We Caught a Wellness Vendor Doing Something Right: US Preventive Medicine
For a year now, we’ve been outing wellness vendors whose endless stream of rookie mistakes in outcomes calculations (that somehow always seem to overstate savings) has provided a correspondingly endless stream of mirth and merriment to our expanding cadre of visitors, whose numbers now exceed 50,000 in total.
During this period, like Diogenes, we’ve been searching for an honest, competent wellness vendor, one that we could highlight to show that we are not simply mean-spirited anti-wellnites who for some unknown reason were intent on denying employees the opportunity to become healthy.
Diogenes had it easy compared to us.
Quite literally we have sifted through hundreds of wellness vendors. Some are just a few fries short of a Happy Meal. They get highlighted in our popular On the Even Lighter Side compilation. Some have very squirelly data. They win Golden Squirrel Awards. Others, well, we’re not calling anybody scoundrels but let’s just say they could never be confused with Mother Theresa. They get Smoking Guns, featuring questions that buyers can ask them based on their own claims that can’t be answered.
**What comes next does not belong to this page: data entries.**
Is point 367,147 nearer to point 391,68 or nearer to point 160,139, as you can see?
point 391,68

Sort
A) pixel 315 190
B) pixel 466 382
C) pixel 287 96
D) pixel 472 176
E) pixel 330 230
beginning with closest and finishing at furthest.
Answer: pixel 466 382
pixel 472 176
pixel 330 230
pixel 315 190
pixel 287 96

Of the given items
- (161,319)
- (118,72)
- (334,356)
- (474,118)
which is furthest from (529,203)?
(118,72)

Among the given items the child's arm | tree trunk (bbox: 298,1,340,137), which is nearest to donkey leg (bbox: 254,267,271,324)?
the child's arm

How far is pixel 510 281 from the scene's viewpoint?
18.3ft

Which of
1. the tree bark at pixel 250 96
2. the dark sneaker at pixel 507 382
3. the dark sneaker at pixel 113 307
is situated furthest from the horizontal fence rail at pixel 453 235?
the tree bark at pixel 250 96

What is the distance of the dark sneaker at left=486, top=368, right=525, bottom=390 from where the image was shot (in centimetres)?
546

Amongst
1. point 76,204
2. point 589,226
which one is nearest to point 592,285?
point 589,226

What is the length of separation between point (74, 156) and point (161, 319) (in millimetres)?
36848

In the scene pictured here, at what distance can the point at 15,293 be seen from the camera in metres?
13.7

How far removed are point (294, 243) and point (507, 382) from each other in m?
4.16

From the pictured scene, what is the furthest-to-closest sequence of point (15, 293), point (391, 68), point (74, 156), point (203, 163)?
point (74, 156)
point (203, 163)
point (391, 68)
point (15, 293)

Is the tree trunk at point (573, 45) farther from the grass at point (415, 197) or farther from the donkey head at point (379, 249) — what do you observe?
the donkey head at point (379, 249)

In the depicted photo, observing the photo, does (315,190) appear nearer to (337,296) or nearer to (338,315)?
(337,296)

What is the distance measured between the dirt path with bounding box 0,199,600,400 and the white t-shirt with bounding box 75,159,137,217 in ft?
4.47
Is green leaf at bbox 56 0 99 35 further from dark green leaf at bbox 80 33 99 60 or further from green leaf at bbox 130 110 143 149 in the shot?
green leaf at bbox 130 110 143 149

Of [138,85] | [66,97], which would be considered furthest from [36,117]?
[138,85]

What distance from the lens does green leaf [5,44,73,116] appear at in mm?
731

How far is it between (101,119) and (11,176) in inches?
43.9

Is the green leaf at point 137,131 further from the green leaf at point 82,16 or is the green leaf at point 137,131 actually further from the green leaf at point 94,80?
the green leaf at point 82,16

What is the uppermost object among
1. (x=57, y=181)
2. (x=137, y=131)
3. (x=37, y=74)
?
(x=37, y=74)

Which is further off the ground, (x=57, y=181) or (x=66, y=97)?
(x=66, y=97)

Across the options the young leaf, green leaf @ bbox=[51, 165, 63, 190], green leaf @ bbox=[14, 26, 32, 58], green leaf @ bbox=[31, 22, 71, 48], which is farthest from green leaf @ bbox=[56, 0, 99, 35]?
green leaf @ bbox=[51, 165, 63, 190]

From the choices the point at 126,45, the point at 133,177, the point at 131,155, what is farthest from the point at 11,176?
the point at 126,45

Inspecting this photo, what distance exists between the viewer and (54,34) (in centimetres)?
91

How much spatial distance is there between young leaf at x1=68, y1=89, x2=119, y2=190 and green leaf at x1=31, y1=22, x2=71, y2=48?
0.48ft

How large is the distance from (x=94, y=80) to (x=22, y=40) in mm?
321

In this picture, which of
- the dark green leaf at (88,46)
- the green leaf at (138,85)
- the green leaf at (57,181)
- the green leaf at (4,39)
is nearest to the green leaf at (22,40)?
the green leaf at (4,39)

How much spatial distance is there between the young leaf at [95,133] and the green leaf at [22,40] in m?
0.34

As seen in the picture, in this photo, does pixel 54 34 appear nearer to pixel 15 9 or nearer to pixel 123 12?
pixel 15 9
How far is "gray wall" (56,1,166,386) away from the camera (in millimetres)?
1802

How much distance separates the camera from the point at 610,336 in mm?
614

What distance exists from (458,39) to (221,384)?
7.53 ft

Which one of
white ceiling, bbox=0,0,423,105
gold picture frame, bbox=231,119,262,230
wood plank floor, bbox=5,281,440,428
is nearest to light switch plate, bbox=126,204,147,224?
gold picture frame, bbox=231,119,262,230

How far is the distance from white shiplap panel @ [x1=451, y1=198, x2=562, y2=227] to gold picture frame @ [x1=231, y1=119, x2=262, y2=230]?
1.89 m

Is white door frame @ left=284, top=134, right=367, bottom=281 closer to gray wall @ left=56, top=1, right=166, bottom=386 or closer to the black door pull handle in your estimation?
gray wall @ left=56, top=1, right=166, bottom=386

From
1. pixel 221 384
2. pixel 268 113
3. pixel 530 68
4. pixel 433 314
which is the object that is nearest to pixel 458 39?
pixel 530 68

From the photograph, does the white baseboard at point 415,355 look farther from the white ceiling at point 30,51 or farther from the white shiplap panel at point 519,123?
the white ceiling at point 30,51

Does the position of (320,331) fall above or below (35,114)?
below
None of these vendors or any other wellness vendor, it is worth noting, have managed to receive validation from the Intel-GE Care Innovations Validation Institute, despite the obvious advantages of a respected third-party’s endorsement…and the offer by They Said What? to remove all unflattering references to them if they achieved such validation, as many non-wellness companies have,
Finally, however, our quest for an honest and competent wellness vendor is rewarded. US Preventive Medicine has both achieved validation for its contractual language and has compiled an enviable record–across its entire book of business–of event reduction. The full press release can be viewed here.
Further, they measure risk factors on the entire population, which is valid, not just the highs-to-lows.
We applaud their willingness to attempt validation but especially the results they’ve achieved and the contracts that codify those results, assuring that their customers will also receive validation should they choose to apply for it.